大丈夫。ちゃんと人体の極限まで吸えたみたいだ。息を吐き切るまで、ずっと白かった。
早くも髪が冷えてきている。
この疫病の世相で熱を出すのはよろしくないし、職場で人権は失いたくないけど、そもそもわたしは、このタバコを吸い終える14パフ分しか、ここにいるつもりはない。
足元に転がるプランターを軽く蹴って、ベランダの面積を少しだけ広げる。
初カレができたことに張り切って、プチトマトを育てていた。
カサカサの土を容れるだけのものになってしまった君は、廃れた気持ちを持て余すわたしを、嗤ってすらくれないだろうな。
シティポップの歌詞にはなれない。
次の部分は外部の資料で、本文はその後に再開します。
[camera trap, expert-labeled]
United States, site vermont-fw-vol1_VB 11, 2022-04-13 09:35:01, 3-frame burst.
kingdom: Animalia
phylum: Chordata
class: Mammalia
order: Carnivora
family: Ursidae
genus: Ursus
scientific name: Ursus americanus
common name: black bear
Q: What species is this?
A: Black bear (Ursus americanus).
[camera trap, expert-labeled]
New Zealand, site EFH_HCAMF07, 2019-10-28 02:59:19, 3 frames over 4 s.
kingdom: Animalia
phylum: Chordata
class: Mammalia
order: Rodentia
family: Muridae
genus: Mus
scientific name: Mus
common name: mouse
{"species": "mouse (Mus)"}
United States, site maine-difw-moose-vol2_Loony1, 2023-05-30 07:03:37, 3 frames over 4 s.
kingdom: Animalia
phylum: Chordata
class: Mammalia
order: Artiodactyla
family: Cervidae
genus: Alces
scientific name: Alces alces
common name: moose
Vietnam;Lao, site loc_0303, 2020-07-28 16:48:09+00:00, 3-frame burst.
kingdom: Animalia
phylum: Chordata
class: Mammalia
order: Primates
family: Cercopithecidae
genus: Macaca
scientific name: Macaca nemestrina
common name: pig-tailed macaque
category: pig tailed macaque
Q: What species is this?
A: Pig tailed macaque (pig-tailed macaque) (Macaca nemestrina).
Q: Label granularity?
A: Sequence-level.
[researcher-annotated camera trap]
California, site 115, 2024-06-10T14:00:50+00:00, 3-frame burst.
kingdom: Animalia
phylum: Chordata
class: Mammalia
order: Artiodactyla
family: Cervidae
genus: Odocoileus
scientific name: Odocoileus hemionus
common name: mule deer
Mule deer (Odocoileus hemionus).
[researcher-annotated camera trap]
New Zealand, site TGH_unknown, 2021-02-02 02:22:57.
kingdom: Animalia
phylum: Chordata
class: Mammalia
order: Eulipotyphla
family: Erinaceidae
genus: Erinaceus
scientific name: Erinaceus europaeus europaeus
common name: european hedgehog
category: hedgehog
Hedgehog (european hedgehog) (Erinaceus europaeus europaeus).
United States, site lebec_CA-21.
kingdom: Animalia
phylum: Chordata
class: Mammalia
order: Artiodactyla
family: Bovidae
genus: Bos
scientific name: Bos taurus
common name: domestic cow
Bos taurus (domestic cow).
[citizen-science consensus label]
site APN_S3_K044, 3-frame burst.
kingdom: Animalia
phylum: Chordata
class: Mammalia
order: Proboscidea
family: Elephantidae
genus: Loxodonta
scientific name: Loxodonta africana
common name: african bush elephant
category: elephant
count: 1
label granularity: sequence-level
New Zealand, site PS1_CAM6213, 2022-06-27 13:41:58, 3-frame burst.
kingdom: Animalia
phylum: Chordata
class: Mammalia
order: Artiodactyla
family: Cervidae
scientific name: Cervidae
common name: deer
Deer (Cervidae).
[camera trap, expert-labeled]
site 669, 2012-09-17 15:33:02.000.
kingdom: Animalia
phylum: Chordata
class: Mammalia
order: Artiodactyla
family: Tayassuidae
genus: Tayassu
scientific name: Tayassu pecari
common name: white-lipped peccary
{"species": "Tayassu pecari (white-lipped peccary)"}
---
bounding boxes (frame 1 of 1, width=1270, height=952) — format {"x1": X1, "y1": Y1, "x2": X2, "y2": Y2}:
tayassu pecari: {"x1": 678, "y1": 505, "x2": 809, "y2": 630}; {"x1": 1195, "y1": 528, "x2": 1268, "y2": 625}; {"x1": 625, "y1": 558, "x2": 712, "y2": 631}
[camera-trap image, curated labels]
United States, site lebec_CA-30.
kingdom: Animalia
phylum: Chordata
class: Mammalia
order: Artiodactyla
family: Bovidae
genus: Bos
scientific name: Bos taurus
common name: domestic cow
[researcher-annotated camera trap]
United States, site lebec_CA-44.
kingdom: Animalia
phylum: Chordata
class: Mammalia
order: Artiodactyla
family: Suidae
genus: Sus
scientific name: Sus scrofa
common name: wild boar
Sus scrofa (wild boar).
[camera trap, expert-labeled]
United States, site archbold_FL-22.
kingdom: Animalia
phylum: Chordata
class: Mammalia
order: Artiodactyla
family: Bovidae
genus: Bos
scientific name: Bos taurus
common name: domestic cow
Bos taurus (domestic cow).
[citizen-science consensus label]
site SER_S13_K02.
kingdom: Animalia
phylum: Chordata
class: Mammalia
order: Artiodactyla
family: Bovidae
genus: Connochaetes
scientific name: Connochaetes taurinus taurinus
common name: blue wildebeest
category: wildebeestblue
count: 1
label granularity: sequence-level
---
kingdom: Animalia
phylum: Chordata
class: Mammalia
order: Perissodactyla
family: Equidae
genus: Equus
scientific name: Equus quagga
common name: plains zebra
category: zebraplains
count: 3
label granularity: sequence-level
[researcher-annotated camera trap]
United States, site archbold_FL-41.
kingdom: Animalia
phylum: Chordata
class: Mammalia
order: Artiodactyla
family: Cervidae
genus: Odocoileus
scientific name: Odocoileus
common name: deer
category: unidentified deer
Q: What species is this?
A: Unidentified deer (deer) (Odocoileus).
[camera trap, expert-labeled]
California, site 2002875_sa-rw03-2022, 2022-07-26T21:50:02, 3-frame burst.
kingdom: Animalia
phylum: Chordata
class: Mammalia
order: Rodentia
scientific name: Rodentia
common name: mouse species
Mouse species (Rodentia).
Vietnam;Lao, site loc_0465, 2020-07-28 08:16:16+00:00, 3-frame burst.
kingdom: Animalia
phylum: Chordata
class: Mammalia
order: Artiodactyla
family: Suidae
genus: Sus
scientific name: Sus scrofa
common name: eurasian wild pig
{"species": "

着目すべきエモさもない。
ふた口目を吸う。
ここからは、特にありがたがることもなく、ニコチンを欲する本能と、上げたり下げたりする腕の運動の習慣に身を委ねるだけだ。
東京の夜景に地平線は存在しないから、遠くの国に思いを馳せるには、でこぼこした黒いビル群の間を見つめるしかない。
先月のいまごろはたしか、島国が丸ごと飲み込まれるような噴火が起きて、日本にも少しだけ津波が来た。
先週は、スーパー猫の日とか言って、みんな身の回りのネココンテンツ探しに躍起になっていた――猫を愛していた。日本列島が、愛に包まれた。
わたしは平和に煙を吸ったり吐いたりできるのに、どうして遠くの国の市民たちは、何かを壊されたり命を脅かされたりしているんだろう。
運だと片付けるにはあんまりだし、わたしは運に守られるほど徳を積んで生きてきたわけでも、ないはずだけどな。
少し湿り始めた吸い口を食む。
自分が何回吸ったのかは、数えないようにしている。
そんなのは、土曜日の朝に日曜の夜が来るのを憂いて気が滅入るのと同じくらい、ナンセンスだ。
薄ぼんやりとニュースの画像や動画を頭の中で繋ぎ合わせながら、惰性で咥えると、案の定デバイスが震えた。
明滅するLEDの灯りが、この思案のタイムアップを告げている。
まもなく消えますよ。吸わなくてよろしいのですか?
ぴこぴこと光って尋ねてくるのに応えるわけではないけれど、貧乏性のわたしは、最後のひと吸いを逃すまいと、素早く吸い込む。
ストローで飲むくらい、思い切り吸う。
吐く。煙はほとんど出ない。光がすっと消え力付きたところを、もう一度吸う。
わたしは、シケモクの文化をしっかり守る。
すぽっとタバコを抜き取り、まだ熱々のそれを握りしめた。
世界中のひとが、こんな感じの、しょーもないことで生きてることを実感してくれたらいいのに。
そんな平和が訪れることを願うようなたいそれた人生を、わたしは送れているわけではないけれど。